--- Begin ---

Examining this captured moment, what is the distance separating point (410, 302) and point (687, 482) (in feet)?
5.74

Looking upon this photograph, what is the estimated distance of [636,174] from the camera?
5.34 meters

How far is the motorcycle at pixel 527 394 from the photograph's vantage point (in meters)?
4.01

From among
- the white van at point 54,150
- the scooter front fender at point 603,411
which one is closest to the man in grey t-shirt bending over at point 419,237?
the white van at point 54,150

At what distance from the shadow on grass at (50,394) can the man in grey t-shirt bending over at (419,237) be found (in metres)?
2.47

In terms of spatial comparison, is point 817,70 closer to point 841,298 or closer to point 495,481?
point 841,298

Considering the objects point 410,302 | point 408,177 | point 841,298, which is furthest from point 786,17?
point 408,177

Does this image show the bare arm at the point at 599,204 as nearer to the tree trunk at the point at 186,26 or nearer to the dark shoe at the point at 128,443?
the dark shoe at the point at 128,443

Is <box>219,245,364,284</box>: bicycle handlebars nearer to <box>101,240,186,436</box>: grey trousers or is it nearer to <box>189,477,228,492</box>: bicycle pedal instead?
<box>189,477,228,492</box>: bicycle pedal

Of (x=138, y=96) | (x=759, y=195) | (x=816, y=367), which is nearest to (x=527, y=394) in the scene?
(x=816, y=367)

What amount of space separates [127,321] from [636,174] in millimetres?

--- End ---

Please copy every item above word for word, leaving out nothing.

Examining this captured moment, what is the distance separating point (410, 302) and point (687, 482) (in feet)?
5.74

Looking upon this photograph, what is the estimated distance of [636,174] from the camera?
5.34 meters

How far is the motorcycle at pixel 527 394 from the photograph's vantage point (in meters)?
4.01

From among
- the white van at point 54,150
- the scooter front fender at point 603,411
which one is closest to the man in grey t-shirt bending over at point 419,237?
the white van at point 54,150

At what distance from the shadow on grass at (50,394) can the man in grey t-shirt bending over at (419,237) be found (in metres)?
2.47

In terms of spatial comparison, is point 817,70 closer to point 841,298 or closer to point 495,481?
point 841,298

Considering the objects point 410,302 | point 408,177 | point 841,298, which is furthest from point 786,17?
point 408,177

Does this image show the bare arm at the point at 599,204 as nearer to the tree trunk at the point at 186,26 or nearer to the dark shoe at the point at 128,443?
the dark shoe at the point at 128,443

Is <box>219,245,364,284</box>: bicycle handlebars nearer to <box>101,240,186,436</box>: grey trousers or is it nearer to <box>189,477,228,492</box>: bicycle pedal instead?
<box>189,477,228,492</box>: bicycle pedal

Of (x=138, y=96) | (x=759, y=195) | (x=816, y=367), which is nearest to (x=527, y=394) in the scene?
(x=816, y=367)

What amount of space separates [127,321] from [636,174] in millimetres?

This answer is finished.